The paper also examines the journey of official statistics from serving only the state to that of a public good, serving democracy and accountability. This progressive view is quite a recent development, and was only formalised globally in 2014, when the Fundamental Principles of Official Statistics were endorsed by the United Nations GeneralAssembly. In doing so, heads of state from around the world were explicitly saying that official statistics were a public good. Now, 25 years later, that view is being challenged, as a new cold war for the ownership of our data is underway. Some see Open Data as the solution, and indeed it might be. But there are risks here too as most ‘open data’ initiatives are drives to open government data only and this may inadvertently contribute to data inequality.
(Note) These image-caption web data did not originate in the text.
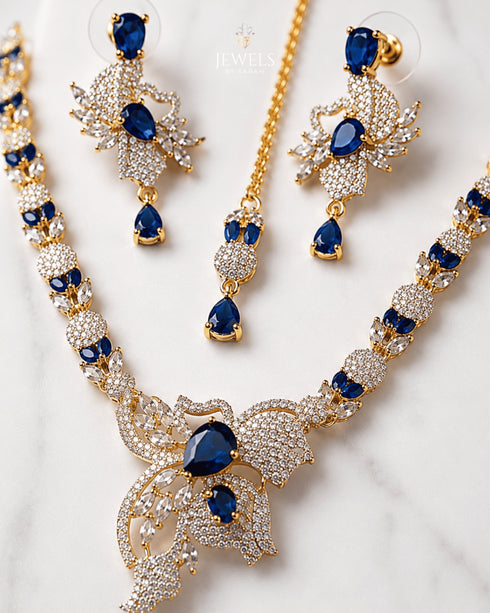 "Close-up of royal blue stone and AD crystal butterfly pendant on golden necklace set"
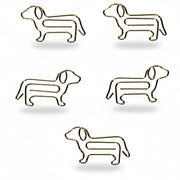 Close-up of five individual gold dog-shaped paper clips laid out on a white background, showing their sleek metal design and charming silhouette detail.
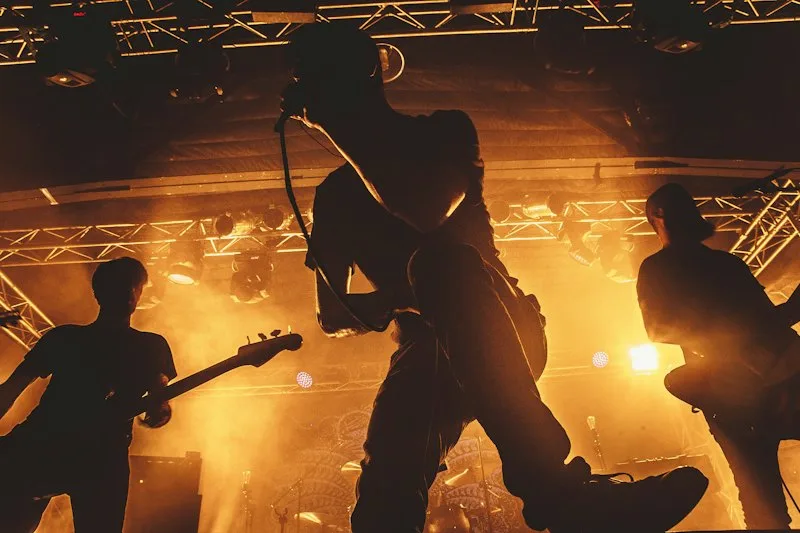 Band silhouetted against orange stage lights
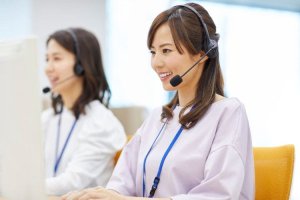 Call center agents with headsets smiling at work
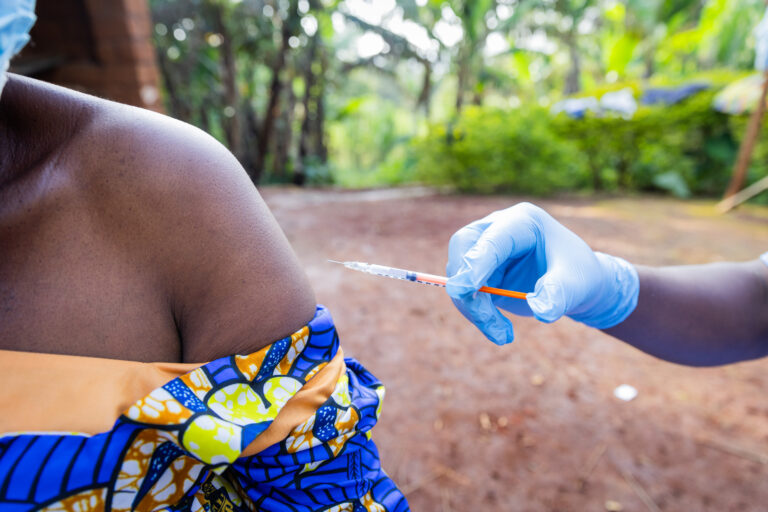 A woman's shoulder ready to receive a vaccine from a general practitioner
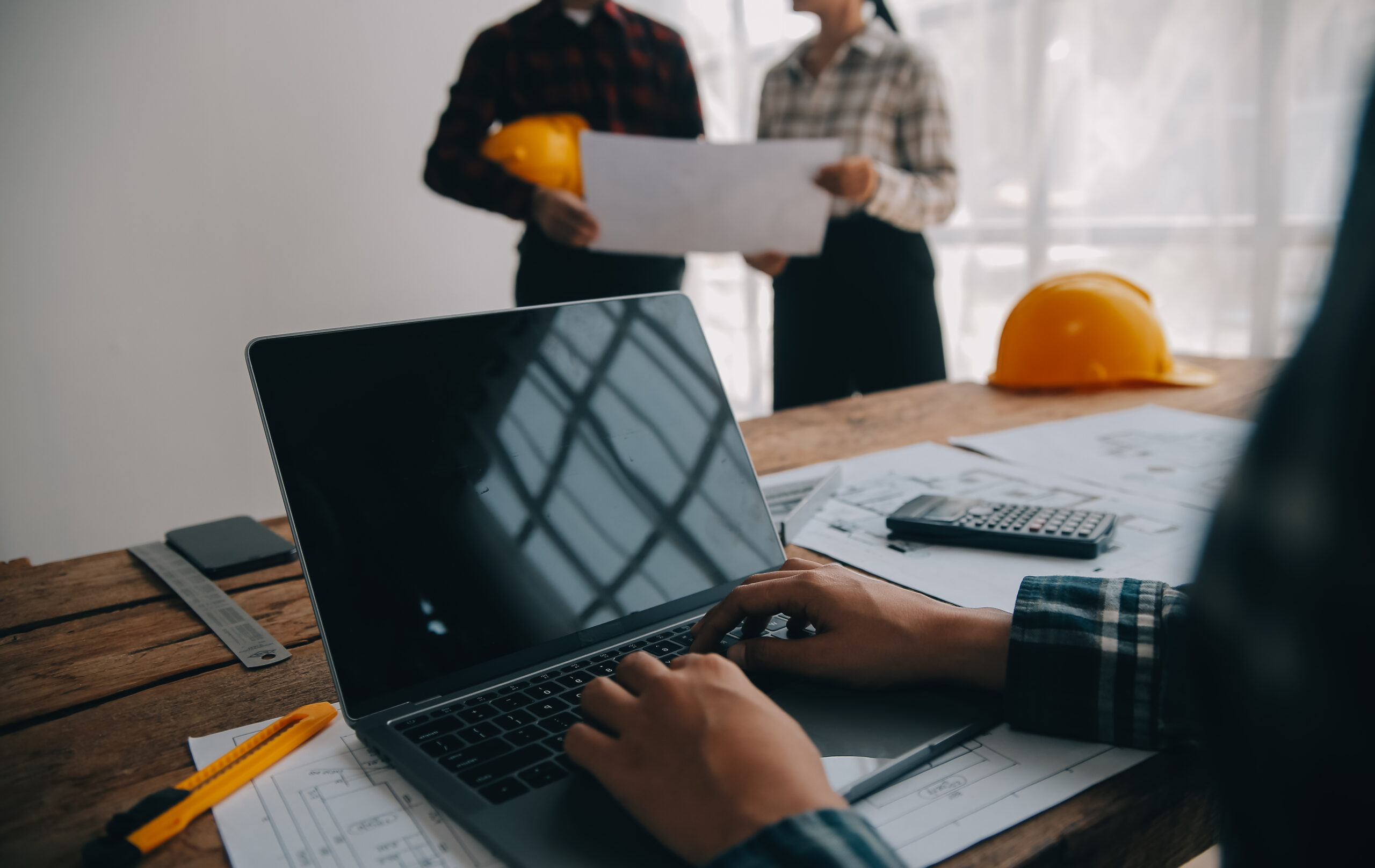 Two business man construction site engineer. Engineering objects Two business man construction site engineer. Engineering objects on workplace with partners interacting on background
There are already asymmetries in openness between private and public sector data, as public data are classified as public goods whereascorporate data are classified as marketable and proprietary assets.
The data deluge has created a real challenge for both privacy and confidentiality. So much so, one can’t help question whether privacy as an ‘ideal’ might be alive and well, but whether privacy in ‘practice’ is on life-support. One of the biggest challenges for official statistics is how, and if it is sustainable, to protect the confidentiality of super large multinational enterprises. We are likely to hear about differential privacy and differential confidentiality in the coming years. But perhaps it is already too late; an unsuspecting public makes Faustian bargains everyday under the illusion that by signing away their rights they have secured valuable discounts or better services.
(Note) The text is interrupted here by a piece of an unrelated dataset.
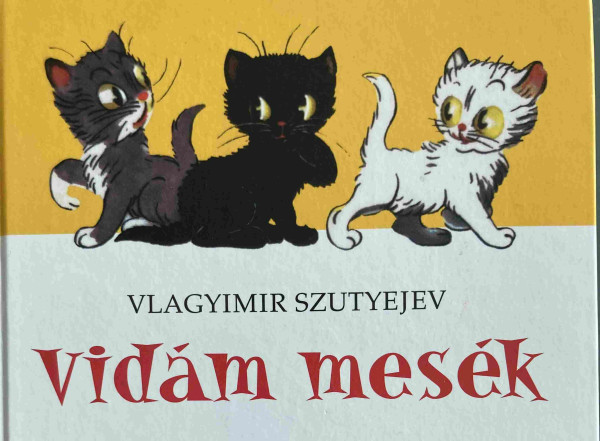 “Vlagyimir Szutyejev: Vidám mesék” cover art top half with 3 kitten, gray, black and white against yellow background 
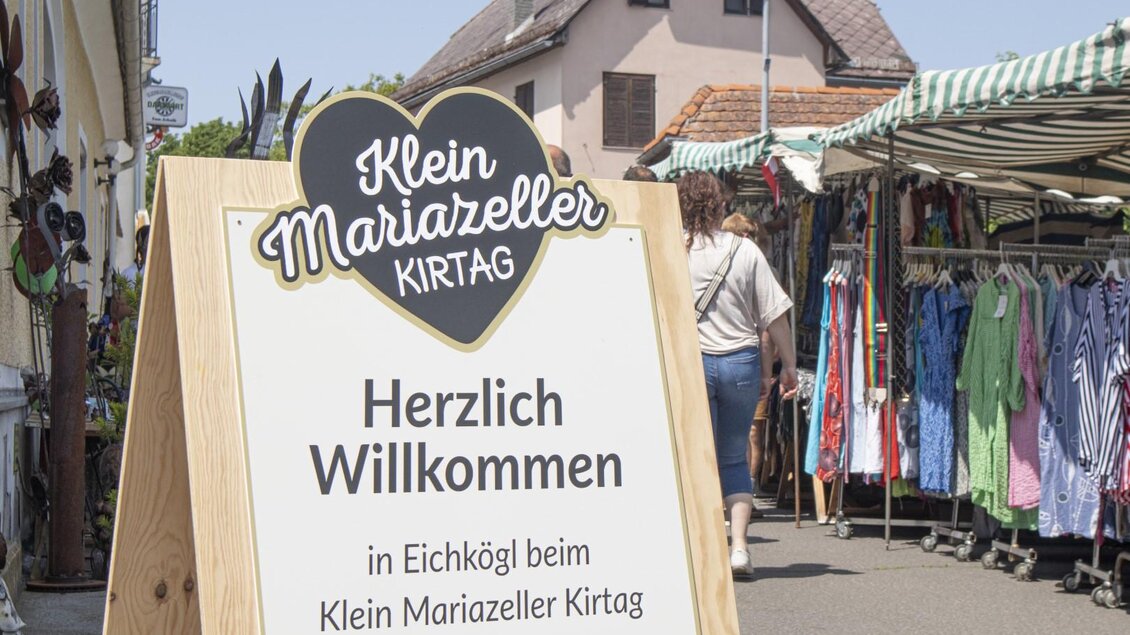 Ein Willkommensschild für den Klein Mariazeller Kirtag. Im Hintergrund sind Verkaufsstände und Menschen zu sehen. | © (c) Thomas Brandl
In this paper, I argue that there has not been a single data revolution, but many. The Data Revolution is in fact a series of revolutions. Those revolutions are a function or consequence of other revolutions; digital, informational, cultural and social. I also speculate on future crises that may trigger new data revolutions.
The data revolution(s) as we now understand the term is inextricably linked to the SDGs. It began as an aspiration, a plea for better data but quickly transformed into a fact. Diplomats make reference to it, not as a future state, but as the solution. But to realise the aspirations I (and other chief statisticians) argue that we need a Global Data Convention to safely access and usse data (and by extension statistics) while protecting the rights of citizens. Such a convention will need to be global in order to address ethical and sovereignty issues. It must re-establish some sort of social contract that strikes a balance between community dataveillance and individual and human rights, between security and privacy, between commerce and public good, between asymmetries in private and public openness, between data ownership and reward. In an era of faltering multilateralism, it may be convenient to turn a blind eye, but given the importance of data to all of our futures, the United Nations cannot ignore this challenge. Governments cannot abdicate their responsibility either.